The degree of anger at suspensions of German open-ended property funds during the crisis has been revealed, as the practice fuelled more than three quarters of the complaints filed with the new German funds Ombudsman, according to its report for its first quarter’s activity.
But consumers have been left disappointed, as many of their complaints have floundered, or were not made within the legally required time period, the Ombudsman’s office said.
“Problems of customers were overwhelmingly about investing money in open property funds,” said German fund trade body the Bundesverband Investment und Asset Management.
Over three quarters of the 93 written submissions the Berlin-based office received between September and December last year were about real estate funds, 14% concerned share funds and 4% were about fixed income funds.
Riester pensions and depot bank disputes were also subjects of complaints.
About 75% of the written submissions were about funds, and a further 20% concerned distribution.
The report said some consumers alleged mismanagement of property funds and dereliction of duty, ” for example, that one should have reacted more quickly to the financial- and real estate crisis”.
Firms should have managed risks far better was another complaint.
But consumers have been disappointed, as “such types of allegations were in all cases unsubstantiated. It was debatable how much fund management companies can have oversight of what kinds of investors and who exactly owns units in property funds, and what types of investment goals are being followed,” the Ombudsman’s report said.

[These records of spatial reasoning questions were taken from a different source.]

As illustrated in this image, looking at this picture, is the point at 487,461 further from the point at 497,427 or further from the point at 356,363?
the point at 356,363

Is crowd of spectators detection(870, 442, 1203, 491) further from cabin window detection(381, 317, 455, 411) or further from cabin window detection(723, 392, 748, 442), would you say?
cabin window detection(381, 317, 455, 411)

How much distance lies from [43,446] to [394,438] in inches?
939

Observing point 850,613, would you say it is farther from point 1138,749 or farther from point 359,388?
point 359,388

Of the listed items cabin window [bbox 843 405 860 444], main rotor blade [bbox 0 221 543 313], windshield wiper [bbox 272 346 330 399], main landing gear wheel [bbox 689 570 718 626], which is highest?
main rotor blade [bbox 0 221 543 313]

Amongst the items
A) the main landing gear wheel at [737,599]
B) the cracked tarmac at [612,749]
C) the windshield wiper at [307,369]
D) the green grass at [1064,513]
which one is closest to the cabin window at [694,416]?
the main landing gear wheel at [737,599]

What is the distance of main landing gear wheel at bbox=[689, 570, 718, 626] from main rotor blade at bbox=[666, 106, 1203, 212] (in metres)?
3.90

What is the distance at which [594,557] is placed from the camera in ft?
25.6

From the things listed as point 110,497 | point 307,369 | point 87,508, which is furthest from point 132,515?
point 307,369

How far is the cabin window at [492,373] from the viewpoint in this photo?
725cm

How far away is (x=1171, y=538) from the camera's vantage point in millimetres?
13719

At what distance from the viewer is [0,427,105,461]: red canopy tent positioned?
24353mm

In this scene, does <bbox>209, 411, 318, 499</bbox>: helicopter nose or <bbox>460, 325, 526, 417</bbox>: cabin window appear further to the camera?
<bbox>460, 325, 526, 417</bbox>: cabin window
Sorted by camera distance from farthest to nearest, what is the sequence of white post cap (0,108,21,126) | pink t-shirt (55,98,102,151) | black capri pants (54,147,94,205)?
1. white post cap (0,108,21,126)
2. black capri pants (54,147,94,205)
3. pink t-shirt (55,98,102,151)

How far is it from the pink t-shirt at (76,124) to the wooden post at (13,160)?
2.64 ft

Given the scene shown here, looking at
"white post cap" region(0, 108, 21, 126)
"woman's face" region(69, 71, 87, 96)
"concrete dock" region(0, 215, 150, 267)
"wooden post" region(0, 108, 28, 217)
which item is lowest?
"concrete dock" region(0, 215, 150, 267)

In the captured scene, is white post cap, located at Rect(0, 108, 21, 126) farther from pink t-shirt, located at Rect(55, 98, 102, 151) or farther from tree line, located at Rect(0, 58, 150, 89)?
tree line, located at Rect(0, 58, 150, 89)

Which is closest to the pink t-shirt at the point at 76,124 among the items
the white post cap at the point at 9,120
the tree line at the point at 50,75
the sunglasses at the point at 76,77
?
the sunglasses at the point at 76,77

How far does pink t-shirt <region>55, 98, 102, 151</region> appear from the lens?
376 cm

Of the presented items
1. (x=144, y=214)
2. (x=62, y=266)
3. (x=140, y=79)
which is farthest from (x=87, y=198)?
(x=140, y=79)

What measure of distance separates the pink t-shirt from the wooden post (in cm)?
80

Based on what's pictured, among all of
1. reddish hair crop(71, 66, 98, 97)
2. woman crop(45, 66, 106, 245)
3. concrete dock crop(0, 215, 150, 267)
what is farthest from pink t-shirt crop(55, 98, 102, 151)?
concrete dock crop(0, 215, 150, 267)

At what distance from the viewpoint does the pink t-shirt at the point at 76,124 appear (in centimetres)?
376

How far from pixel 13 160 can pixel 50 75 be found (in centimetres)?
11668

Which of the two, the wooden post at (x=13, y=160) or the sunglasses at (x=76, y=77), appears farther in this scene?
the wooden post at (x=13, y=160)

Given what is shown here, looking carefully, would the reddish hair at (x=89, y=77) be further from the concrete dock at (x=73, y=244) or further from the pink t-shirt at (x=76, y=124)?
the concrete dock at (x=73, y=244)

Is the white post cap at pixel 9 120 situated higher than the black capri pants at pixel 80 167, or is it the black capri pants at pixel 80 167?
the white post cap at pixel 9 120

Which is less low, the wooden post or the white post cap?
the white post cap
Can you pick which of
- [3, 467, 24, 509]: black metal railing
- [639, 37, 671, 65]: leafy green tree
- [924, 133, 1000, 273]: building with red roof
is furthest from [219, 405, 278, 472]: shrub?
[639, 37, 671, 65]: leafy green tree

Complaints about prospectuses of real estate funds – whether they mentioned or insufficiently represented the possibility of closure – in the main floundered as the legal period for complaining about prospectuses had expired.
In total the Ombudsman took 93 written submissions, and three quarters of these were about open property funds. By the time it produced its report, it had taken in 113 written submissions.
The limitations of the newly established system were shown by the fact it could not deal with 31 of the 93 written complaints it received, because the submissions concerned companies that do not take part in the Ombudsman process. Examples were submissions concerning advice about funds, or about closed funds. It directed 10 such disputes to more relevant bodies.
Of those it could handle, the average length of process was 109 days, though two took under a month to resolve.